Torio is advocating decentralization of OHA, allowing the communities on each island to decide what programs they want to pursue.

On Kauai, for example, Torio said he would press OHA to use ceded lands revenues to purchase the vacant Grove Farm and Amfac/JMB sugar lands and let the island's Hawaiian community decide whether to use the property for homesites or farming or development.

Torio wants to see OHA reshaped as an entity separate from the state. He said there is a built-in conflict of interest in the existing organization as long as the state and OHA remain at odds over revenues from ceded lands. He sharply criticizes Cayetano for appointing interim board members who are now seeking election.

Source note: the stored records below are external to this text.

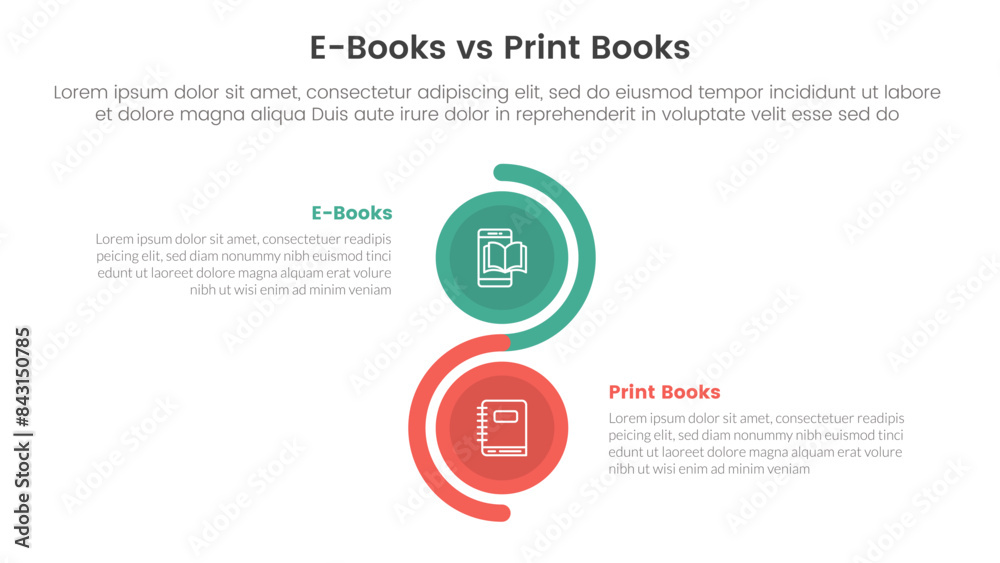 E-Books vs Print Books

Lorem ipsum dolor sit amet, consectetur adipiscing elit, sed do eiusmod tempor incididunt ut labore et dolore magna aliqua Duis aute irure dolor in reprehenderit in voluptate velit esse sed do

E-Books

Lorem ipsum dolor sit amet, consectetuer readipis peicing elit, sed diam nonummy nibh euismod tinci edunt ut laoreet dolore magna alquam erat volure nibh ut wisi enim ad minim veniam

Print Books

Lorem ipsum dolor sit amet, consectetuer readipis peicing elit, sed diam nonummy nibh euismod tinci edunt ut laoreet dolore magna alquam erat volure nibh ut wisi enim ad minim veniam

Adobe Stock | #843150785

"The governor is literally helping them to get in," Torio said. "That is so dangerous."

Jean Ileialoha Keale Beniamina, an associate professor of Hawaiian studies at Kauai Community College believes OHA should help preserve the Hawaiian culture. Asked for an interview, she provided a Web site address: www.ileialoha.org.

On her Web site in a brief question and answer page, she is asked what she can do to further the cause of maintaining the culture. She responds: "Guided by our Kilo Hoku in the heavens, I may not be that Ho'okele who sees them to the new land, but if contributions means safety and headway through swells and storms, I have served the wa'a and its po'e as best as I could."

Randy Rego advocates the restoration of an independent Hawaiian government.

"We are not indigenous to the United States," he said. "Justice is the restoration of the Hawaiian nation, not creation of a nation within a nation."

The fifth candidate, Eloise Kaneanua Tutu Oclit, has been limited in her campaigning because of treatments for throat cancer that have required hospitalization.

She did not respond to a request for an interview, but members of her family insist she remains a viable candidate.